61% of Maltese believe taking COVID vaccine still a civic duty

Support for mandatory vaccination in Malta falls from 52% to 45% after relaxation of restrictions

92% of Maltese say they are vaccinated, but enthusiasm for making the COVID-19 vaccine mandatory has waned compared to last year, a Eurobarometer survey found.

The percentage of Maltese who believe that “everyone should get vaccinated against COVID-19 because it is a civic duty” fell by 15 points between May 2021 and February 2022 while the percentage of those who believe the vaccine should be mandatory has fallen from 52% to 45%.

But the survey still showed strong support for restricting access to some events or places to unvaccinated people. In fact, in February 66% of Maltese favoured restricting access to unvaccinated people. Most of these restrictions were subsequently lifted.

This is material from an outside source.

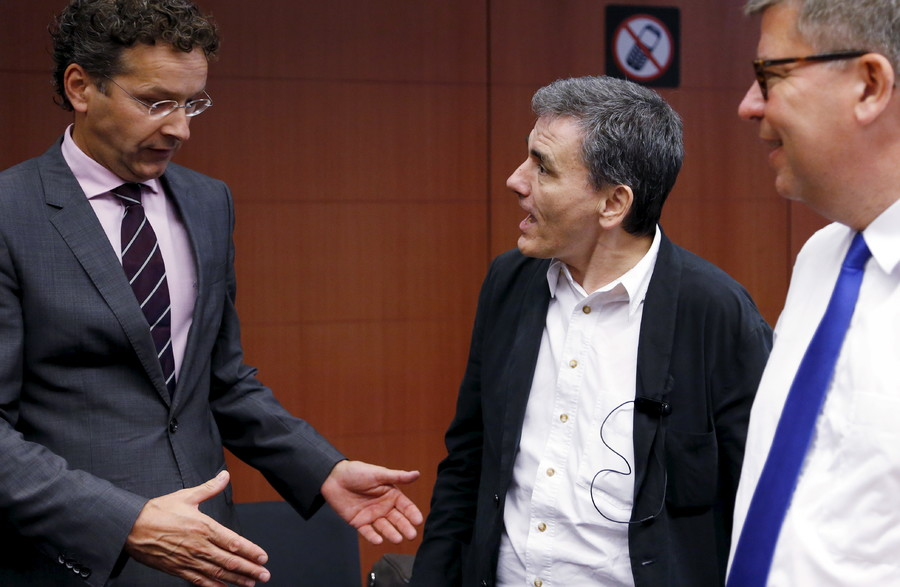 Dutch Finance Minister and Eurogroup President Jeroen Dijsselbloem greets Greek Finance Minister Euclid Tsakalotos (2nd R) at the start of a euro zone finance ministers meeting in Brussels, Belgium, August 14, 2015. © Francois Lenoir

But the absolute majority of Maltese (61%) still believe that taking the vaccine is a civic duty. On average, across the EU, 67% agree that it is a civic duty to get vaccinated, four points more than in May 2021.

The largest proportion agreeing that it is a civic duty to get vaccinated against COVID-19 is reported in those countries which lost most lives to the virus in the early stages of the pandemic namely Italy (83%), followed by Spain and Portugal (both 81%). In May 2021, respondents in these three countries were also more likely than their counterparts in other countries to agree with this statement.

In sharp contrast, in six countries, less than half of respondents agree that it is a civic duty to get vaccinated, with the overall lowest proportions observed in Bulgaria (38%), Slovakia (39%) and Hungary (41%). On average, across the EU, there are now more citizens agreeing that it is a civic duty to get vaccinated.

Moreover, 62% of the Maltese cannot understand why people are reluctant to get vaccinated. When asked about vaccines in general, although 80% believe vaccines are safe, a small minority (14%) disagrees. Worryingly, vaccine sceptics have increased by seven points over last year.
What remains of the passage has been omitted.